これまでの恐ろしくて狂気に満ちたマレフィセント像を多面的に捉えて脚本を執筆したのは、『ライオン・キング』『アリス・イン・ワンダーランド』も手がけた脚本家リンダ・ウールヴァートンだ。「純粋無垢な赤ん坊に呪いをかけるほどヒドいことはないですよね? リンダの素晴らしいところは、そんなマレフィセントの気持ちを観客に理解させることができるのか? 観客をマレフィセントの味方につけることができるのかに挑んだことでしょう。この脚本には人々のマレフィセントに対する認識を変えてしまうドラマが描かれています」。
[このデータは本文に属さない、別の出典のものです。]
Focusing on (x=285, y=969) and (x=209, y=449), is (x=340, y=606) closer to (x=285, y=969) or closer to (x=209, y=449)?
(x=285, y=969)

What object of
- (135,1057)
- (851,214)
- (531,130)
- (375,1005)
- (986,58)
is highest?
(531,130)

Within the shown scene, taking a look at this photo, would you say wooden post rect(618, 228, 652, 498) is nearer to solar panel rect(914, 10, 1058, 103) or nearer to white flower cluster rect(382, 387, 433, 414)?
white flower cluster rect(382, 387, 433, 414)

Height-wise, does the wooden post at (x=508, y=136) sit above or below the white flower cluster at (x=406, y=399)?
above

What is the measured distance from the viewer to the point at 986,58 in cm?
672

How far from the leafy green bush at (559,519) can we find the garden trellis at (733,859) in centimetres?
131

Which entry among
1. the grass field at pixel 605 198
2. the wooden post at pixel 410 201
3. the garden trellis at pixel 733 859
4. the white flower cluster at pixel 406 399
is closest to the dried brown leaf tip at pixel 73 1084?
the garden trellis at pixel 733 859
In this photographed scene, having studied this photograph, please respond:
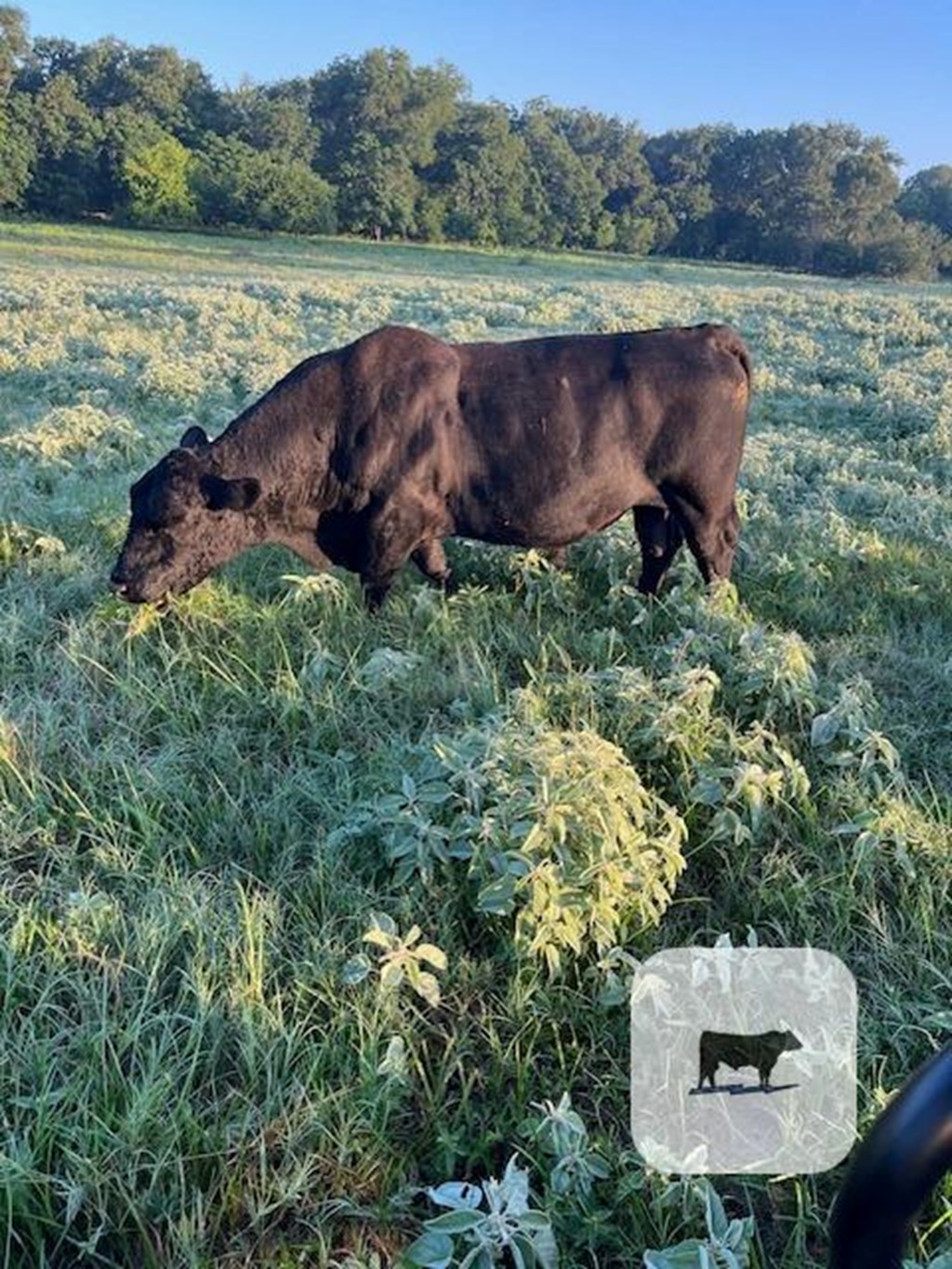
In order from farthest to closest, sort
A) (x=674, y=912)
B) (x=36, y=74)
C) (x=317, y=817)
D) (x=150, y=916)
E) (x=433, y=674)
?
(x=36, y=74) → (x=433, y=674) → (x=317, y=817) → (x=674, y=912) → (x=150, y=916)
観客は、赤ん坊に呪いをかけるという許しがたい行為におよんだマレフィセントのことを理解し、許容することができるのだろうか? 「できることならそう言いたいですけど、私たちの世界が“理解と寛容さ”に満ちているとは残念ながら言えません。でも、現代では“理解”や“寛容さ”に関する議論の場は増えていますし、そのことに対する意識は高くなっていると思います」

本作は単に“悪役にも実は事情があった”というレベルを超えたドラマがしっかりと描かれている。許せない相手を理解し、愛情を抱くことはできるのか? 憎悪が原因でおかした罪をつぐなうことはできるのか? ジョリーの近年の活動や私生活の変化は、本作の投げかけるメッセージと密接に関連しているようで、平和活動で世界中をまわっていることに触れ「人は誰しもが子供だったわけで、親がいて、今は自分が親になっているかもしれません。そのように家族や母性、父性がちゃんとあれば、紛争やいがみ合いというものがなくなって、本当の気持ちで関わっていけるのだと思っています」と語っていた。